Anvia
Retrieval

Embed Documents

Prepare and embed text documents for retrieval.

Use embedDocuments(...) during preprocessing. This step should usually run before user requests: in a build step, admin action, startup task, or background ingestion job.

1. Prepare Documents

const documents = [
  {
    id: "password-reset",
    title: "Password reset policy",
    body: "Password reset links expire after 30 minutes.",
    product: "support",
  },
  {
    id: "priority-support",
    title: "Priority support",
    body: "Enterprise customers receive priority support.",
    product: "support",
  },
];

Normalize or chunk your source text before embedding it.

2. Embed With Selectors

import { embedDocuments } from "@anvia/core";

const embedded = await embedDocuments(embeddings, documents, {
  id: (doc) => doc.id,
  content: (doc) => `${doc.title}\n${doc.body}`,
  metadata: (doc) => ({
    product: doc.product,
    title: doc.title,
  }),
});

The content selector chooses text to embed. The original document is still kept on the embedded result.
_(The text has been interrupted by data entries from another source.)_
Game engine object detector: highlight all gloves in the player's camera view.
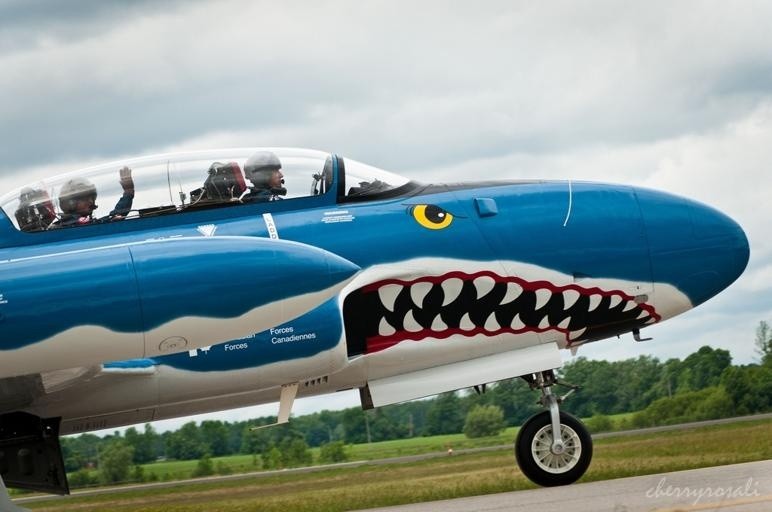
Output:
[118,166,135,199]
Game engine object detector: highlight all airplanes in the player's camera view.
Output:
[1,138,750,497]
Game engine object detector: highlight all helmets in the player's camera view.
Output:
[244,150,282,180]
[57,176,97,201]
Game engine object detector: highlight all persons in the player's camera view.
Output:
[48,167,134,230]
[241,150,287,204]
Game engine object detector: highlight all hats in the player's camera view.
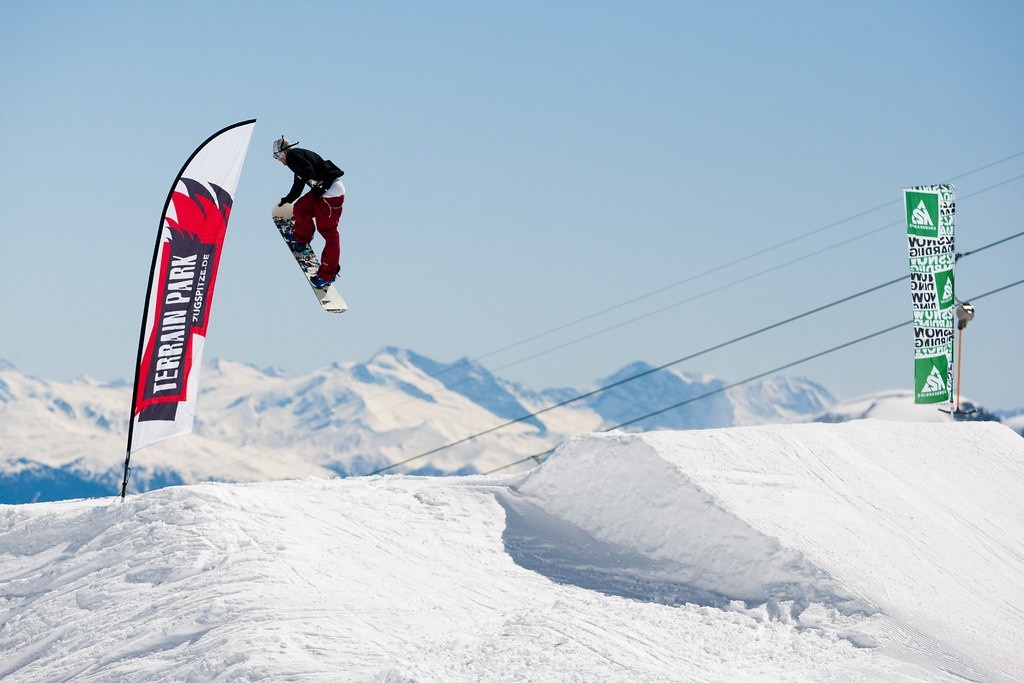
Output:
[274,138,294,157]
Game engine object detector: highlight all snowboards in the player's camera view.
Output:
[271,201,348,315]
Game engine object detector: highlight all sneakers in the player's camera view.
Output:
[284,231,297,243]
[309,274,330,288]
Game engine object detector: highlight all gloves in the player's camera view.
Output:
[278,197,289,207]
[314,184,326,196]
3. Embed Multiple Chunks per Document

Return an array from content(...) when one document should have multiple embeddings.

const embedded = await embedDocuments(embeddings, articles, {
  id: (article) => article.slug,
  content: (article) => article.sections.map((section) => section.text),
  metadata: (article) => ({ product: article.product }),
});

Multiple chunks can match the same document during search.

4. Control Ingestion Concurrency

const embedded = await embedDocuments(embeddings, documents, {
  id: (doc) => doc.id,
  content: (doc) => doc.body,
  concurrency: 2,
});

Start low and increase concurrency only when your embedding provider and infrastructure can handle it.